Policja Polska Generalnego Gubernatorstwa, zwana popularnie granatową policją, utworzona została na mocy rozporządzenia Hansa Franka 83 lata temu, 17 grudnia 1939 roku.
Jeszcze pod koniec października wszystkich dawnych funkcjonariuszy i urzędników polskiej Policji Państwowej niemieccy okupanci wezwali do stawienia się na służbę pod groźbą surowych kar. W myśl Himmlera, ładu i porządku społecznego w Generalnej Guberni miała pilnować właśnie policja polska kontrolowana jedynie przez niemiecką Policję Porządkową. Służby niemieckie wkraczać do akcji miały jedynie wtedy gdy wymagał tego interes Rzeszy.

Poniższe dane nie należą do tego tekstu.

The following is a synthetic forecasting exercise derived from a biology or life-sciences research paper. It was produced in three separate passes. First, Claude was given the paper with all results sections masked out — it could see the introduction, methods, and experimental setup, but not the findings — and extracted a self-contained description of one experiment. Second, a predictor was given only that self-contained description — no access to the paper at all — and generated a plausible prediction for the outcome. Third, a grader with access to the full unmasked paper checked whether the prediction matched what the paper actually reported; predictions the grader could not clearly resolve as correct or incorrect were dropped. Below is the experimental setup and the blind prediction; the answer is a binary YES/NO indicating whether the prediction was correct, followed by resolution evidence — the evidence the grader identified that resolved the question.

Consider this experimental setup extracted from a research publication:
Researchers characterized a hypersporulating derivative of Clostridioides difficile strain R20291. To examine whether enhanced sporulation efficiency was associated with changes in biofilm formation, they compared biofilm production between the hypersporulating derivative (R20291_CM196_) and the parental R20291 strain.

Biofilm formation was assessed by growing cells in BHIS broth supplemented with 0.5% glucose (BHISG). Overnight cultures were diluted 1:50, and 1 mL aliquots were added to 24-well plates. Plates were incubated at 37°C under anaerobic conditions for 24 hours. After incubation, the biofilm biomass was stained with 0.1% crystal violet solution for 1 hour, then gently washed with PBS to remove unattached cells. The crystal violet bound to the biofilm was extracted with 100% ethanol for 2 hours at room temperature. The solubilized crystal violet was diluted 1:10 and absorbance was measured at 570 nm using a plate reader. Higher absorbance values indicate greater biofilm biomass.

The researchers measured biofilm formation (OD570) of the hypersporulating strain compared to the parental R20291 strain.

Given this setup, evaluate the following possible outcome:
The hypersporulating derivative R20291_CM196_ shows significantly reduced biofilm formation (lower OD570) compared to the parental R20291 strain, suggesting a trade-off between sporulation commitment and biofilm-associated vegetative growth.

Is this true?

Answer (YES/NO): YES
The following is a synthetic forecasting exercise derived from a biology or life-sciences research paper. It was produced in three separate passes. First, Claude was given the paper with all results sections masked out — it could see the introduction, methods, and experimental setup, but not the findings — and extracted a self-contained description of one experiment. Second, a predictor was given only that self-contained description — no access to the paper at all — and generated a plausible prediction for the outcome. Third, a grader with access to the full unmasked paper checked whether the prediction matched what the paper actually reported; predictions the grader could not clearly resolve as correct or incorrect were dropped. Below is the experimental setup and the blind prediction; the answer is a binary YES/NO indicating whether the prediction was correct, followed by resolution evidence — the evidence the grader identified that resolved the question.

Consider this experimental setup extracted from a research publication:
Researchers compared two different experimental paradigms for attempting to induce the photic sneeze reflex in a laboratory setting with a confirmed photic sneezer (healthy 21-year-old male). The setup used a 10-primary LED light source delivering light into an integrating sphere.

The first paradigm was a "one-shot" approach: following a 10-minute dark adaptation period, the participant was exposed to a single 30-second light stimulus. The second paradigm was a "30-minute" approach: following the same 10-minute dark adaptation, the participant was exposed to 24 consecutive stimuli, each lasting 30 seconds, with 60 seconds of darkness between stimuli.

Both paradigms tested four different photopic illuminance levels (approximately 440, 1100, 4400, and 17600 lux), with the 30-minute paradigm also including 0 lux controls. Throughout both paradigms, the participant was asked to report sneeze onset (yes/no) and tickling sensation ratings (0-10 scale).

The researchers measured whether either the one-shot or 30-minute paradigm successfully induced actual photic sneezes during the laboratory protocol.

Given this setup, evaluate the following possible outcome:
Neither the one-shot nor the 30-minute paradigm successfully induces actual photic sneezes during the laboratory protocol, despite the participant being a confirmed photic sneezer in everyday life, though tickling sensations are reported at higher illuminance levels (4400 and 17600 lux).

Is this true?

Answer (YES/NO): YES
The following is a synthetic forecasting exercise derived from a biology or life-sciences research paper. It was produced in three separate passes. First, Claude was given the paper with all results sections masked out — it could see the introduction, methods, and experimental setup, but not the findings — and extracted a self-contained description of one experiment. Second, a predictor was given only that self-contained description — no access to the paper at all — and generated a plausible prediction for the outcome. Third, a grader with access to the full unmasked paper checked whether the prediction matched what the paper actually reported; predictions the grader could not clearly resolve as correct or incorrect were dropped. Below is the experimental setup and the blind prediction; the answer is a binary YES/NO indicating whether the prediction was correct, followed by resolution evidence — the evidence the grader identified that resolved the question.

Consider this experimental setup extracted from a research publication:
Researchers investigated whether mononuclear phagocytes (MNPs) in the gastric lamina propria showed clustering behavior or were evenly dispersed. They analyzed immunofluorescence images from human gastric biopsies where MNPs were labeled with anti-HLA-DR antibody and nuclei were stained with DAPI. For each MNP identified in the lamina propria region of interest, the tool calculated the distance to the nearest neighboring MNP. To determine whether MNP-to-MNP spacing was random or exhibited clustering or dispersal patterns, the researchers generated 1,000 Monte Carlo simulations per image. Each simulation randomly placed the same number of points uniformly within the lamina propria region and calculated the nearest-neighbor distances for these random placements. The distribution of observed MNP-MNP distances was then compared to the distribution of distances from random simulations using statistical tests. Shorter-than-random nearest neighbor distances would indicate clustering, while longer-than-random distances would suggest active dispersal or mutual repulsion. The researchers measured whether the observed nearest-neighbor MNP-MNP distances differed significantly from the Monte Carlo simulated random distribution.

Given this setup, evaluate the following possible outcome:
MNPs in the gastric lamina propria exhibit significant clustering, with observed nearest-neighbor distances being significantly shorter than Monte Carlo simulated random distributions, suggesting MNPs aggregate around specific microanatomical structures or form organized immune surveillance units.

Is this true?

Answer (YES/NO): YES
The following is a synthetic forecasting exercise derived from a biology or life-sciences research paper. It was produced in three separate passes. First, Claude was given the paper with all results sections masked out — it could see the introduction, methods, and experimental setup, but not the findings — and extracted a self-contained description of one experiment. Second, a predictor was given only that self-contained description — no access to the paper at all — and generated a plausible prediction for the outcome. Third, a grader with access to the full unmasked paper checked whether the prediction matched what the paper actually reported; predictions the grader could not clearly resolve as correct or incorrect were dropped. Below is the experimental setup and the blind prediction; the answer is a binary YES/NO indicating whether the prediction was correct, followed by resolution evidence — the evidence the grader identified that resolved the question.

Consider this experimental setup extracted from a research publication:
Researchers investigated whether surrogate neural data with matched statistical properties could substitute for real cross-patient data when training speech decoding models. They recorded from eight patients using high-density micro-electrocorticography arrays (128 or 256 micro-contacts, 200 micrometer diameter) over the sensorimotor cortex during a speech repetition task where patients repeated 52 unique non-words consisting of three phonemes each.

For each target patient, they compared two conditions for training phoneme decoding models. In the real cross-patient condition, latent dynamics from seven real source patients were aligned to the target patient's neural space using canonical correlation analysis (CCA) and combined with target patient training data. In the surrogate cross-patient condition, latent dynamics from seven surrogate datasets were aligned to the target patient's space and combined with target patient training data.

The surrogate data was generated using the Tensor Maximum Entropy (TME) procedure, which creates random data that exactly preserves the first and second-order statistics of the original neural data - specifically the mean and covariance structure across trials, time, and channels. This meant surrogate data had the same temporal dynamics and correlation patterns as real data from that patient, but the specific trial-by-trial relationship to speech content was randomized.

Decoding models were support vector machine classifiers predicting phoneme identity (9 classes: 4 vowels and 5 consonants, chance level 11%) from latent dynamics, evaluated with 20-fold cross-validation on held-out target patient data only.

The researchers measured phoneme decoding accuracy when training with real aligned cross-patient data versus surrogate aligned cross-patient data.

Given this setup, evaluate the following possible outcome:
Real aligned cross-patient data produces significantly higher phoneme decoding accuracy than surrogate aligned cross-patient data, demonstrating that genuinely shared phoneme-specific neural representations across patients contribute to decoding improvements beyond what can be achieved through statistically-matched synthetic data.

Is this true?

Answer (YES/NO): YES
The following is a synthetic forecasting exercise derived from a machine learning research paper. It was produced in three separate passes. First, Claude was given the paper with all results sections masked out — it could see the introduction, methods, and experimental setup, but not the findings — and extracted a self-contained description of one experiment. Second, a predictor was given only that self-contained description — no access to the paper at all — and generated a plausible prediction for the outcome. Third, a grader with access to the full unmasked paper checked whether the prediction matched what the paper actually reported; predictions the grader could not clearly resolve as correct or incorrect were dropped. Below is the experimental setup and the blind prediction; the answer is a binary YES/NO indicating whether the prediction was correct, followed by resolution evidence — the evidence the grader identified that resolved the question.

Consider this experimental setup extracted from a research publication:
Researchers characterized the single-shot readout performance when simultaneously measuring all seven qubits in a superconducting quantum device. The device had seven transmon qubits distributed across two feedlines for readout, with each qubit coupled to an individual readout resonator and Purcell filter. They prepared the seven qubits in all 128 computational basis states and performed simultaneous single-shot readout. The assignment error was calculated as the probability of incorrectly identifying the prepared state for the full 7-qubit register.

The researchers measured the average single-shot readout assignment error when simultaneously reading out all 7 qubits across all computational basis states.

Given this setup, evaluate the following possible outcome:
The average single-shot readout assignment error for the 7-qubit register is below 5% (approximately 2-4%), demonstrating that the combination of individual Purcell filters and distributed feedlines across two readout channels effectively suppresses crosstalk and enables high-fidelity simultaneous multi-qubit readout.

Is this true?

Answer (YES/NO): NO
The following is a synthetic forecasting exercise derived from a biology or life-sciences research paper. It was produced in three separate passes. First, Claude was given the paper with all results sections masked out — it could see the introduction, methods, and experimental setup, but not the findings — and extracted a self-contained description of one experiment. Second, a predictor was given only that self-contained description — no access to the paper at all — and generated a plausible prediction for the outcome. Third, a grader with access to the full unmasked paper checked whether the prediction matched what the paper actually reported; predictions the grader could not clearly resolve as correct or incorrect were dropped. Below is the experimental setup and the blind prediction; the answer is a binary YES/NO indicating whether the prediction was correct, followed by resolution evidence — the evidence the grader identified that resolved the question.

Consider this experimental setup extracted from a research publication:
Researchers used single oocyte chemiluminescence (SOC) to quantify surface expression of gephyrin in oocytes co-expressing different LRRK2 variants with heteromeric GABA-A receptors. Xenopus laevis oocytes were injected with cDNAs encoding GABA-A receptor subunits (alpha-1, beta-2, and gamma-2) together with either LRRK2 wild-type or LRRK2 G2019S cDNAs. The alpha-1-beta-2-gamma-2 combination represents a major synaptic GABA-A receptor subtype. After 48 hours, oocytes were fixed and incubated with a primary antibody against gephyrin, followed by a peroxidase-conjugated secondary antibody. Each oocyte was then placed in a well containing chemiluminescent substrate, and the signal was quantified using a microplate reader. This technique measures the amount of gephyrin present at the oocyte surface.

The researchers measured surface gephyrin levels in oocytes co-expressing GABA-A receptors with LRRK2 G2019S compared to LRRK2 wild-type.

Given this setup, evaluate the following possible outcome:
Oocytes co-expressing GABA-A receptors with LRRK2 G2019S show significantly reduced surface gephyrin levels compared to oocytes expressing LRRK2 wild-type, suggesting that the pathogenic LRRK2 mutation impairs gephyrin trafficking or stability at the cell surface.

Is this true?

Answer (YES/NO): YES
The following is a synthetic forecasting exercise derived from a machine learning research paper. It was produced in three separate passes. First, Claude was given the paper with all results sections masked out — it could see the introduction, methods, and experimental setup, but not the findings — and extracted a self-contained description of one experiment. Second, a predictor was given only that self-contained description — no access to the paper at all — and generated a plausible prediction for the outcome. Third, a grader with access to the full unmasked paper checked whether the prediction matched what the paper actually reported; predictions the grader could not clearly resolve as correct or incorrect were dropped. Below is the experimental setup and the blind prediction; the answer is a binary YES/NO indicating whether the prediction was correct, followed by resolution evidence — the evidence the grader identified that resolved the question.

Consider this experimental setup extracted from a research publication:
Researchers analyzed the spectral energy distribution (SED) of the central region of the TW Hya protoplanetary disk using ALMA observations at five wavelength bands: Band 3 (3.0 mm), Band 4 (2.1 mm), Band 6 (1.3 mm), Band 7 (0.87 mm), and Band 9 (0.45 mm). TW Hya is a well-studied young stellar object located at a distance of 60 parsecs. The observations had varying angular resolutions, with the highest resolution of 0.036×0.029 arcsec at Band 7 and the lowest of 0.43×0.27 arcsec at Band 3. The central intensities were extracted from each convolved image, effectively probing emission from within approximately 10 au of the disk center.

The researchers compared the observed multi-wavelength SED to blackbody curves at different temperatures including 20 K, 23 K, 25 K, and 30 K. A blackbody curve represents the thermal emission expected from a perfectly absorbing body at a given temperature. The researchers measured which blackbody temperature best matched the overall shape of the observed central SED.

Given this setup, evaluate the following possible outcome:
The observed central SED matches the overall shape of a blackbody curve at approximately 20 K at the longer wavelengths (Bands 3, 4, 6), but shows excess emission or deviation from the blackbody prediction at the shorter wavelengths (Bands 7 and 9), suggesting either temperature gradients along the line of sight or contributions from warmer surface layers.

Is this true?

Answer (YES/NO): NO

Od 1940 roku, gdy PPGG zaczęła swoją realną działalność, do początku końca okupacji w 1944 roku, przez szeregi granatowej policji przewinęło się do 18 tys. ludzi, z czego garstkę stanowili też Ukraińcy i Białorusini będący przed wojną obywatelami polskimi. Śmiertelność w tej formacji była nadzwyczaj wysoka.
Trudno wydać jednoznaczny osąd nad granatową policją. Wielu jej funkcjonariuszy korzystało ze swojej pozycji, szantażowało ukrywających się Żydów czy członków podziemia oraz wydawało ich okupantowi, uczestniczyło w egzekucjach i łapankach i świadomie dbając o osobisty interes wysługiwało się Niemcom. Nie zabrakło też jednak ludzi honoru, współpracujących z wszystkimi frakcjami polskiej konspiracji, za to sami byli zabijani przez okupanta.
Powojenne władze komunistyczne mając to na względzie nie uznały tej służby za organizację zbrodniczą ani kolaboracyjną.